Interactive Data Analytics and Exploration on Big Data
Speaker: Feifei Li, University of Utah
Time: 10:00-11:00 a.m., Nov. 19, 2014
Venue: Meeting room 202, Second Floor, Office Building, Software Campus
Host: Xiaohui Yu
Abstract: How to store, process, and analyze large heterogeneous data with a variety of feature dimensions, including for example one spatial and/or a temporal dimension(s), is a fundamental challenge. The existing practice for processing such large heterogeneous data is to develop a customized query and analytical engine for each new type of data or new source of data, which is not sustainable continuing forward.
We want to dramatically simplify the management and analysis of such large data. We use the concept of online aggregation/analytics and maintain a robust, effective, and efficient summary layer to achieve our objectives. Our summary layer satisfies two key properties: they are both interactive and mergeable. Our goal is to give quick and continuous query/analytical results from the start of the query/task execution, while providing quality guarantees and refining the accuracy of such results throughout the query execution. The STORM system addresses the key challenges in realizing the above goals. We will do a short demo of the system in the end of the talk.

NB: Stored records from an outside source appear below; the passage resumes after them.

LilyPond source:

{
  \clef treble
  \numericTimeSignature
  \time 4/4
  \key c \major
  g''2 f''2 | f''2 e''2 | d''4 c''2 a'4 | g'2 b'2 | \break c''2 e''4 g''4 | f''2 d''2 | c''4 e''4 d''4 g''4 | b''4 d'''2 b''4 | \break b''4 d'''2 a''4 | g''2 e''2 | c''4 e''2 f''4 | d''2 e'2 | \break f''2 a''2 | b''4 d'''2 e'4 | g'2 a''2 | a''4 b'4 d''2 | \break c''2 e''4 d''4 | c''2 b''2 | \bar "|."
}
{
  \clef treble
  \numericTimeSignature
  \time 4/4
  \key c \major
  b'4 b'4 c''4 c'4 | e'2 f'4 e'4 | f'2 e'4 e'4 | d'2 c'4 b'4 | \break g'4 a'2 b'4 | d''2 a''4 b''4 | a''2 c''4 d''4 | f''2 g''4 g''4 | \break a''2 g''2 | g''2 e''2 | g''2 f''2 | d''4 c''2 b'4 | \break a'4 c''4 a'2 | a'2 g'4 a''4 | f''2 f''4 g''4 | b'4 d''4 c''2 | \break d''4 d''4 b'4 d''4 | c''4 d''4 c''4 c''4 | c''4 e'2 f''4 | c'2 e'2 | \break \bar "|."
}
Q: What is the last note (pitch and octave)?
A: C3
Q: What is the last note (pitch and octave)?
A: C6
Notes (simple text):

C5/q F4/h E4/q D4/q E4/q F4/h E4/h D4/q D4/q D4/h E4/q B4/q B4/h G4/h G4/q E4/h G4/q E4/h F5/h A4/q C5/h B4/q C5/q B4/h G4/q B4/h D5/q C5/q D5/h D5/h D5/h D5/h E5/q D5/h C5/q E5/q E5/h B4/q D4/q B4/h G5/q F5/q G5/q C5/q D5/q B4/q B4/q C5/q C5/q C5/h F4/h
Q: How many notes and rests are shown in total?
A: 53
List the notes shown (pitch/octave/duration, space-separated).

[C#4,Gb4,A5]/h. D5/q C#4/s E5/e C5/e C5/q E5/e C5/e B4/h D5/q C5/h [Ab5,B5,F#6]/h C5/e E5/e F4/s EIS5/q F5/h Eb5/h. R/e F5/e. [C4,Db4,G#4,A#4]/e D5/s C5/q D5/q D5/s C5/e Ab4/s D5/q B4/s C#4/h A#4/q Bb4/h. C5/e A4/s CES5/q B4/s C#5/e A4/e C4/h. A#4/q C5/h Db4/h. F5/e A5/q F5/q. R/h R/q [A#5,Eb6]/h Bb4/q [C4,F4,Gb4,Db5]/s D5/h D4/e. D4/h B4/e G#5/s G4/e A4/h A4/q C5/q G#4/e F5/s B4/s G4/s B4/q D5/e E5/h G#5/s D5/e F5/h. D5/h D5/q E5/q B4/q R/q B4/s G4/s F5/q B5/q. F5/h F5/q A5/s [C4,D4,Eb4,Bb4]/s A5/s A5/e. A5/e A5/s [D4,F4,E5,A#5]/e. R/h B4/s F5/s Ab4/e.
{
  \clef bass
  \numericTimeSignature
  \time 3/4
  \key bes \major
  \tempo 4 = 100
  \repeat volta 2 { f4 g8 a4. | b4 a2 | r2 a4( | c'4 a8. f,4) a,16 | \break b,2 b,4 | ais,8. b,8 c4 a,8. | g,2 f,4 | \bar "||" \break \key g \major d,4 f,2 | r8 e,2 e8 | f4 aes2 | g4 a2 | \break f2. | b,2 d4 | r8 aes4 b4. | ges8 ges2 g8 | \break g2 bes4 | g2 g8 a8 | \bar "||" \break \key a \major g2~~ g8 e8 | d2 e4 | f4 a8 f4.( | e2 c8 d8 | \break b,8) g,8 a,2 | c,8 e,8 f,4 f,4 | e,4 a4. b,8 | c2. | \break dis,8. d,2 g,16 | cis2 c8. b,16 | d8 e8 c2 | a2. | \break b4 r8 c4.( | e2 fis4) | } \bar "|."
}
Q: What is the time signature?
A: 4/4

Short Bio: Feifei Li is an associate professor at the School of Computing, University of Utah. He obtained his B.S. in computer engineering from NanyangTechnological University, Singapore in 2002 (transferred from Tsinghua University, China) and PhD in computer science from Boston University in 2007. His research focuses on the scalability, efficiency, and effectiveness issues, as well as security problems, in database systems and big data management. He was a recipient for an NSF career award in 2011, two HP IRP awards in 2011 and 2012 respectively, a Google App Engine award, the IEEE ICDE best paper award in 2004, and the IEEE ICDE 10+ Years Most Influential Paper Award in 2014. He is/was the demo chair for VLDB 2014, general chair for SIGMOD 2014, PC area chair for ICDE 2014 and SIGMOD 2015, and associate editor for IEEE TKDE, and in addition has played various leadership roles in the database and data management community. He is currently the PI or co-PI for 6 different NSF projects for over 6 million US dollars, and in particular he is the PI for two NSF projects on big data systems and foundations for over 2 million US dollars.